# WHAT THE TASK REQUIRES
Return, word for word, the part of the news report on the San Joaquin diocese vote between "New York — For" and "the Episcopal Church.", inclusive.

# DOCUMENT PASSAGE
+++++

New York — For the first time since the American Civil War, fought from 1861 to 1865, an entire diocese of the U.S. Episcopal (Anglican) Church has voted to leave the denomination.
The December 8 vote by the central California diocese of San Joaquin follows disagreement with the national church hierarchy, which in 2003 approved the consecration of V. Gene Robinson, a divorced man who lives in a same-sex relationship, as the first openly gay bishop in the Episcopal Church.
“This is a historic moment … a vote for freedom,” John-David Schofield, the diocesan bishop, told the gathering of about 88 clergy and 113 lay delegates meeting at St. James Cathedral in Fresno, the Episcopal News Service reported.
But the presiding bishop of the 2.4-million-member national church, Katharine Jefferts Schori, said in a statement, the denomination had received the news of the diocesan vote “with sadness.” She added, “We deeply regret their unwillingness or inability to live within the historical Anglican understanding of comprehensiveness.”

+++++

# COLLECTED MATERIAL
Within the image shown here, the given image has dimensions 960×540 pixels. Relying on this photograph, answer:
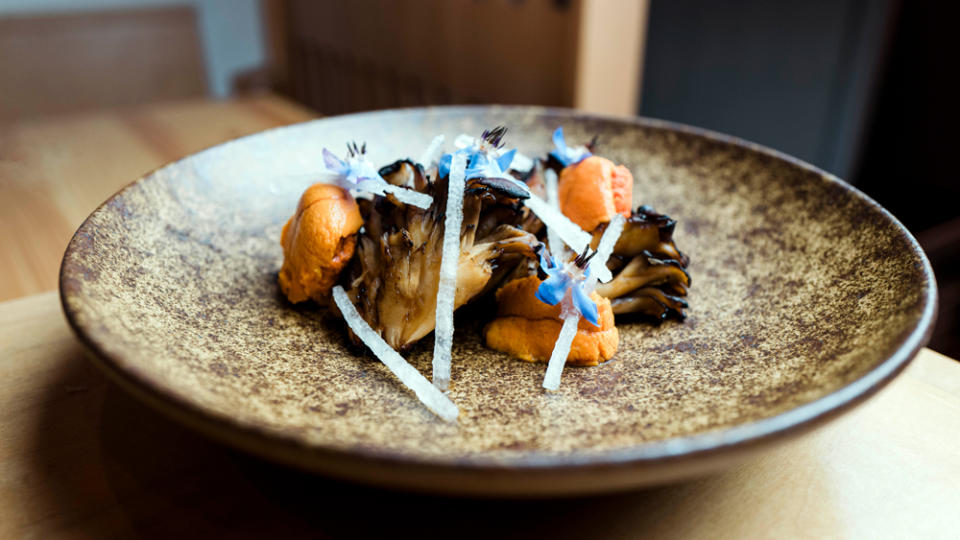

+++++

# EXERCISE OUTPUT
New York — For the first time since the American Civil War, fought from 1861 to 1865, an entire diocese of the U.S. Episcopal (Anglican) Church has voted to leave the denomination.
The December 8 vote by the central California diocese of San Joaquin follows disagreement with the national church hierarchy, which in 2003 approved the consecration of V. Gene Robinson, a divorced man who lives in a same-sex relationship, as the first openly gay bishop in the Episcopal Church.